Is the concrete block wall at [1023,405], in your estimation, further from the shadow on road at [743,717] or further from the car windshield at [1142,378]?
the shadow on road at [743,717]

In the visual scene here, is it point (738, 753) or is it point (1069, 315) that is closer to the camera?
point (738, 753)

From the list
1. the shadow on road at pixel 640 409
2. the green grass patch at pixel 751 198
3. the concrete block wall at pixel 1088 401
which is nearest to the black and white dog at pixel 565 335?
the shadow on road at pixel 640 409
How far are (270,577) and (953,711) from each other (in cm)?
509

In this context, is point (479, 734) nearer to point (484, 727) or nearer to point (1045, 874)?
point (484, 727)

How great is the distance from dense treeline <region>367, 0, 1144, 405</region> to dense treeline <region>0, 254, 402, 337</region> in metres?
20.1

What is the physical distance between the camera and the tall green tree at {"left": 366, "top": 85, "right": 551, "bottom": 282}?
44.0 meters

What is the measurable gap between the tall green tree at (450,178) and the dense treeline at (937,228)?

> [Your task]:
Switch "concrete block wall" to "brick wall" everywhere it appears in the items above, and give the items again with nothing else changed.

> [Completed task]:
Is the brick wall at [1023,405], in your estimation, further from the shadow on road at [743,717] or further from the car windshield at [1142,378]?
the shadow on road at [743,717]

In the visual scene here, is it point (738, 753) or is it point (1069, 315) that is closer to the camera?
point (738, 753)

From the list
1. the shadow on road at pixel 640 409
2. the green grass patch at pixel 751 198
3. the brick wall at pixel 1088 401
which is nearest to the black and white dog at pixel 565 335?
the shadow on road at pixel 640 409
How far are (270,577) and (953,711) from each other (in cm)?
509

In this context, is point (479, 734) nearer to point (484, 727) or nearer to point (1045, 874)?
point (484, 727)

How great is the distance from dense treeline <region>367, 0, 1144, 405</region> to dense treeline <region>0, 254, 402, 337</region> in metres?
20.1

What is the physical distance between the camera and the tall green tree at {"left": 366, "top": 85, "right": 551, "bottom": 282}?
44.0 meters

What is the measurable gap between the tall green tree at (450,178) and the dense treeline at (937,228)?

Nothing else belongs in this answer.